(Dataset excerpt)
────────────────────

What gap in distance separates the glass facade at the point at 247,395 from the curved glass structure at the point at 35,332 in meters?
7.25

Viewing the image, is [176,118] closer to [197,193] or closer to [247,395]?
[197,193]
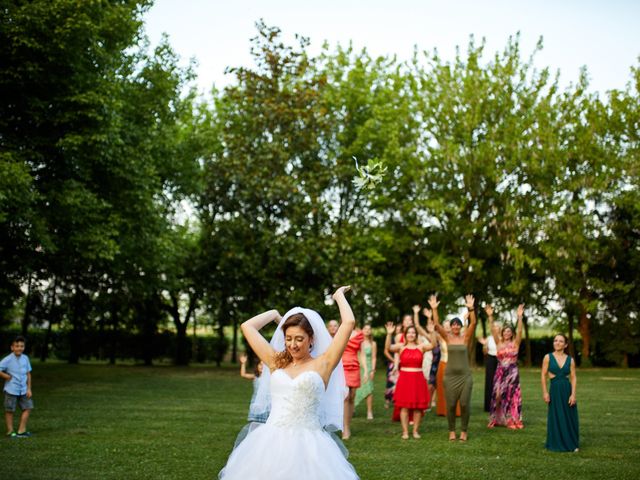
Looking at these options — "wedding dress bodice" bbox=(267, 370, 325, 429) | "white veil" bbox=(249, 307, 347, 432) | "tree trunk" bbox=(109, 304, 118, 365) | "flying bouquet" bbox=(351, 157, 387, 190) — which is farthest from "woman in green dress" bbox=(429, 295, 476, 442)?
"tree trunk" bbox=(109, 304, 118, 365)

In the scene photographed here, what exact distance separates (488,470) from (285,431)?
583cm

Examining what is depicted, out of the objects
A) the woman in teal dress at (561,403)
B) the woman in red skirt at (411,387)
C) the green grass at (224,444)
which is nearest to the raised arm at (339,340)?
the green grass at (224,444)

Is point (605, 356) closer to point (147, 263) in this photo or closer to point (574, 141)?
point (574, 141)

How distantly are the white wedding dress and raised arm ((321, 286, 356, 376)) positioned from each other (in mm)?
129

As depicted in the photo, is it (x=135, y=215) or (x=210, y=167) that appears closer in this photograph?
(x=135, y=215)

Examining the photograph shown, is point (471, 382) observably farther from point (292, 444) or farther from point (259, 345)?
point (292, 444)

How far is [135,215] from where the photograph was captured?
30.8 metres

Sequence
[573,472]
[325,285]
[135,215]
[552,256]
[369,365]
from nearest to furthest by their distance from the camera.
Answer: [573,472] → [369,365] → [135,215] → [325,285] → [552,256]

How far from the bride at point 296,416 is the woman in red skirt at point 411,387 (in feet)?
27.5

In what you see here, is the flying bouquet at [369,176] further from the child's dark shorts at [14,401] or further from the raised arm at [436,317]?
the child's dark shorts at [14,401]

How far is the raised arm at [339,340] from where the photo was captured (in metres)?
6.19

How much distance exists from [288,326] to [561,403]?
8657 mm

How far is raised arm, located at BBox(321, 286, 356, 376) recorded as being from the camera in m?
6.19

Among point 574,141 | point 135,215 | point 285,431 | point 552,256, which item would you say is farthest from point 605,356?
point 285,431
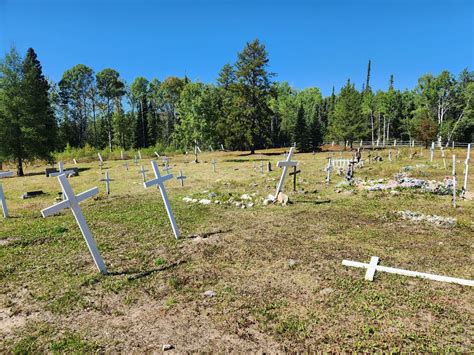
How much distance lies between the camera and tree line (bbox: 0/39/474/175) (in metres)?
32.7

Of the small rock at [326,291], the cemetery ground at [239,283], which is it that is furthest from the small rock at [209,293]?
the small rock at [326,291]

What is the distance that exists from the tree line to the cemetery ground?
81.9 ft

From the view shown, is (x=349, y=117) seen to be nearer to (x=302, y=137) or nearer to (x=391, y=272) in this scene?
(x=302, y=137)

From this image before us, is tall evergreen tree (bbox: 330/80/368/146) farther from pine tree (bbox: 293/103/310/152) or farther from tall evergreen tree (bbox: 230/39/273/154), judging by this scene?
tall evergreen tree (bbox: 230/39/273/154)

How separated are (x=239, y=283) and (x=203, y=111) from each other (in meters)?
35.0

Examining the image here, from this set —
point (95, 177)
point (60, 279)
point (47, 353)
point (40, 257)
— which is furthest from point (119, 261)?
point (95, 177)

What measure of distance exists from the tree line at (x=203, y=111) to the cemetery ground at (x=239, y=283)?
2496 centimetres

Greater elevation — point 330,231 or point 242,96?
point 242,96

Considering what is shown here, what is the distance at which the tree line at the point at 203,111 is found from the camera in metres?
32.7

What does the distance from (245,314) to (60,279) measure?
4664 millimetres

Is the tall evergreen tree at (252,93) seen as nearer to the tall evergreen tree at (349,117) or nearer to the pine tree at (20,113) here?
the tall evergreen tree at (349,117)

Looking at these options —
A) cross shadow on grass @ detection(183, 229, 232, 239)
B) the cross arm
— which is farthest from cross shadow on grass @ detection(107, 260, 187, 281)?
cross shadow on grass @ detection(183, 229, 232, 239)

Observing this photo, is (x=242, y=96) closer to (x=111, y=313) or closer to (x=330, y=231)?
(x=330, y=231)

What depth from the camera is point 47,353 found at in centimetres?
486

────────────────────

▸ WHAT YOU ARE ASKED TO DO: Give the lines from the one containing "Greater elevation —" through the end of the entries again, exactly as written and with no other lines.

▸ WORKED SOLUTION:
Greater elevation — point 330,231 or point 242,96?
point 242,96

Considering what is shown here, what is the distance at which the tree line at the point at 203,111 is found from the camera in metres?
32.7

What does the distance from (245,314) to (60,279) measure?
4664 millimetres

Is the tall evergreen tree at (252,93) seen as nearer to the tall evergreen tree at (349,117) or nearer to the pine tree at (20,113) here?
the tall evergreen tree at (349,117)

Looking at these options —
A) cross shadow on grass @ detection(183, 229, 232, 239)
B) the cross arm
— which is farthest from cross shadow on grass @ detection(107, 260, 187, 281)?
cross shadow on grass @ detection(183, 229, 232, 239)

Observing this photo, is (x=242, y=96) closer to (x=111, y=313) or closer to (x=330, y=231)?
(x=330, y=231)

What depth from the camera is point 47,353 found at in centimetres?
486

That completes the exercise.